▸ **TASKS TO COMPLETE**
1. Rewrite the paragraph of the law firm layoffs forum thread that begins "There's no rumor regarding Cravath's" in fewer words, keeping its main points.
2. Pick up the law firm layoffs forum thread after its last comment and write the next post.

▸ **EXTRACT TO READ**
-- -- --
69, i'd rather be pushed out of cravath as a mid-level than get Lathamed as a first year.
Fried Frank buzz - more layoffs this week.
35 - pretty sure that was just another ATL troll, haven't heard anything out of Kenyon about layoffs
I was doing a couple of lines in the bathroom stall when the partners were making rounds to spread the bad news to the associates.
Little known fact:
The characters in the movie Boiler Room were based on real life Latham associates. Especially Vin Diesel's character.
Can anyone confirm 69's comment re Cravath?
i hrd rumors of the cravath thing but thats the first details ive seen.
75, are you clueless? Cravath and other firms have been doing that for decades. It's called the up or out business model.
75 and 76 are some damn morons. There's an entire wikipedia article about htis
http://en.wikipedia.org/wiki/Vitality_curve
Latham (verb) - to ruthlessly fire a majority of one's first year associates in a given office.
Example: Despite being in the top third of my class at a T10 law school, my law firm Lathamed me and left me with a soul-crushing amount of debt and little hope of ever paying it off.
boo hoo 79. Welcome to the world of 80% of graduates.
Any more information on the cravath rumors above?? That's horrible.
81, are you a f*cking moron?
There's no rumor regarding Cravath's "up or out" business model. You would have to be an ignoramous not to know about that. All biglaw firms do it, and they do it more than anyone. What the heck do you think the "Cravath model" means?
There are some true imbeciles on this forum.
Winston (Chicago) associate headcount Feb. 2008 (from NALP): 259
Plus summer 2007 incoming class: ~30
= 289
Winston Chicago headcount today (from website): 219
A difference of: 70 associates.
Hello!
***Hellooooooooooo***
(the second one is the echo)
79, if you are single, grow a pair. You probably have less than 150k in student loans. You just got an 80k severance.
You can pay that shit off in 30 years working at Blockbuster. (Yes, I know your severance is not lump-sum, yes I know it will be taxed).
In the event that you have a wife and kids to support, I am less annoyed with you. But if she can work, you will survive this.
65 -- What is the source of your information about a H&K partner retreat?
-- -- --
▸ **SOURCE INFORMATION**
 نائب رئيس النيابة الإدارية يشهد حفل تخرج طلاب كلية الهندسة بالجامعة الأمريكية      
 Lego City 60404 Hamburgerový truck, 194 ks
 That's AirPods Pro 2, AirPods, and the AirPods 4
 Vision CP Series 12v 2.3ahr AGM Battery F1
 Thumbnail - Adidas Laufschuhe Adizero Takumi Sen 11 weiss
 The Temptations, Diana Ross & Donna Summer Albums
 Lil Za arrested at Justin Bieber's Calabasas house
-- -- --
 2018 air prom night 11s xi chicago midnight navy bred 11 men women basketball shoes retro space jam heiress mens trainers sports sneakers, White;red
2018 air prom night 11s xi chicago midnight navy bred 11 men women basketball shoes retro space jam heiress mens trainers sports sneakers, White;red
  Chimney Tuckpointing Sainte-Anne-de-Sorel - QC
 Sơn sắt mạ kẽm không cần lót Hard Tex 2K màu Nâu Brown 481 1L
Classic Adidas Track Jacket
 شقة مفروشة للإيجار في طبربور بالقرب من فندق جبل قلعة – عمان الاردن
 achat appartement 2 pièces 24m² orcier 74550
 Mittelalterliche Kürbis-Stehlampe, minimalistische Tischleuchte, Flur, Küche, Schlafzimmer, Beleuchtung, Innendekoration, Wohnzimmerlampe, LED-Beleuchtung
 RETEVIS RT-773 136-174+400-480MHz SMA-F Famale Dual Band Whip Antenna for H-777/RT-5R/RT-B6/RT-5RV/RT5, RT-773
-- -- --
▸ **RESULTS OF THE TASKS**
1. Cravath's "up or out" business model is no rumor, and only an ignoramus wouldn't know about it. All biglaw firms use it, and that is what the "Cravath model" means.

2.
83, stop being so insensitive. Lathaming more than half your first years is a very Latham thing to do to a person. Those who have been Lathamed have every right to feel upset and I encourage them to let it out on here.
79, you have my sympathy.
79, 83 forgot to add in your 30k income from 2L summer.
150k student loans
-80k severance
-15k savings from 2L summer
-10k savings from before getting laid off
_______
45k to pay off over 30 years.
So, unless you bought a bunch of crap on credit when you could have been putting a dent in your debt (or even just putting money in the bank), it looks like you got a T10 magna cum laude law degree for the low, low cost of 45k. Unless I'm way, way off on something, most Latham first-years have not had their lives completely destroyed.
Damn, a lot of you sound like whiny bitches I fucked up the ass in my office
82 is the moron who doesn't understand the meaning of the word "significant." Cravath telling a fifth year its time to move on is no big deal. Cravath telling a significant number of fifth years is, unless it typically recruits poor performers and keeps them around for 5 years for s--ts and giggles. You can't have it both ways.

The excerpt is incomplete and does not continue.